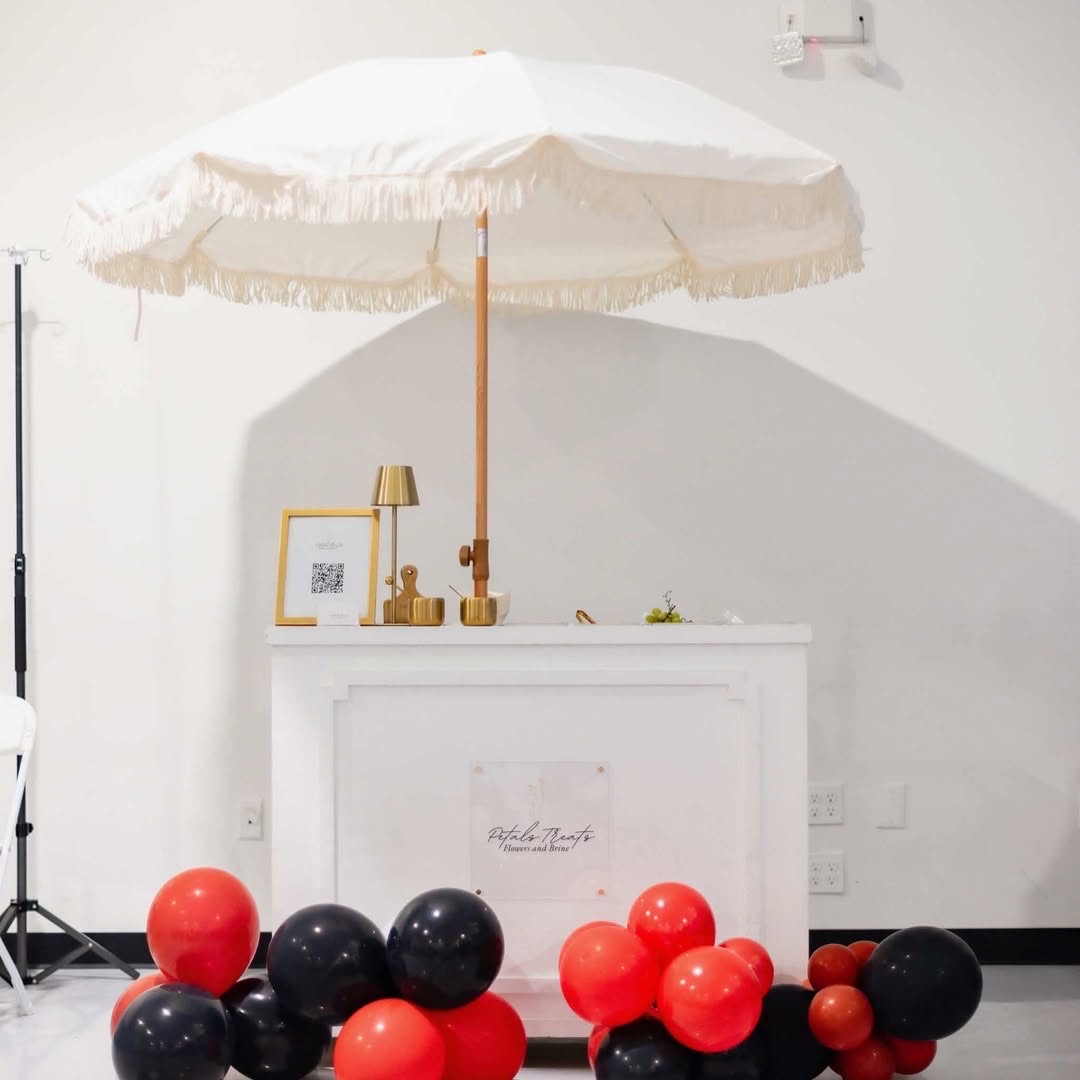 Petals Treats mobile cart with red and black balloon clusters under a fringed umbrella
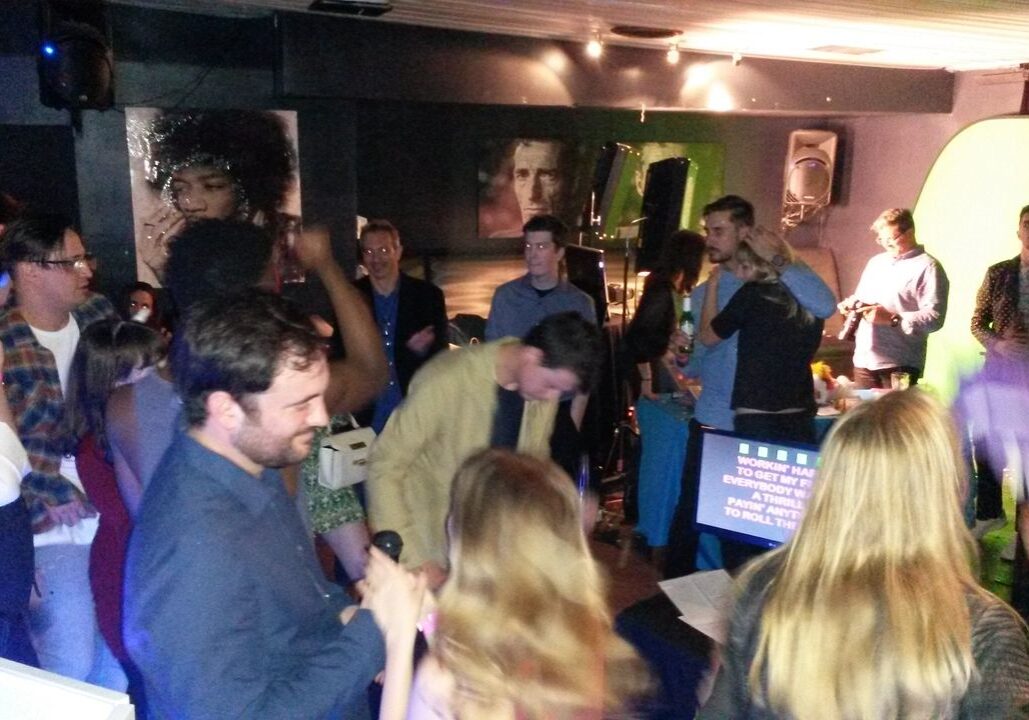 A group of people gather and socialize in a dimly lit room with a green screen and karaoke machine, while a few hold microphones and sing.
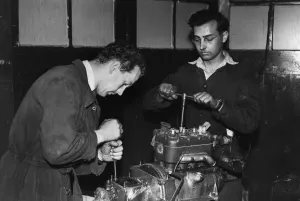 Colin Chapman with Peter Allen in Lotus workshop. Creator: Unknown Colin Chapman with Peter Allen in Lotus workshop. Creator: Unknown
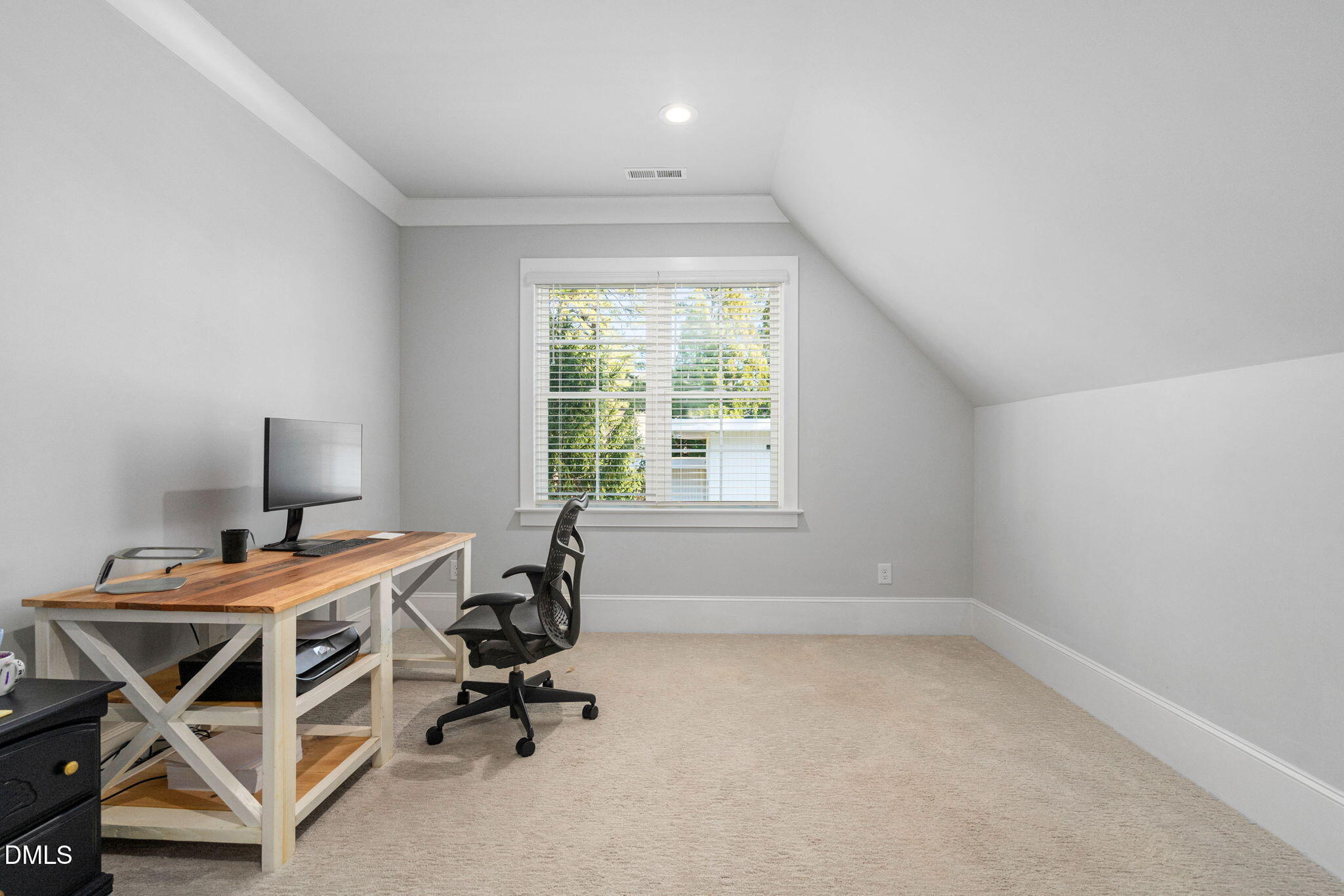 3417 Edgemont Drive Raleigh, NC 27612 - Photo 53 of 83 a view of a workspace with furniture and a window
━━━━━━━━━━━━━━━━━━━━━━━━━━━━━━
## ACTIVITY
Set down all of the material word for word, minus its pictures.

## EXERCISE RESPONSE
 Petals Treats mobile cart with red and black balloon clusters under a fringed umbrella
 A group of people gather and socialize in a dimly lit room with a green screen and karaoke machine, while a few hold microphones and sing.
 Colin Chapman with Peter Allen in Lotus workshop. Creator: Unknown Colin Chapman with Peter Allen in Lotus workshop. Creator: Unknown
 3417 Edgemont Drive Raleigh, NC 27612 - Photo 53 of 83 a view of a workspace with furniture and a window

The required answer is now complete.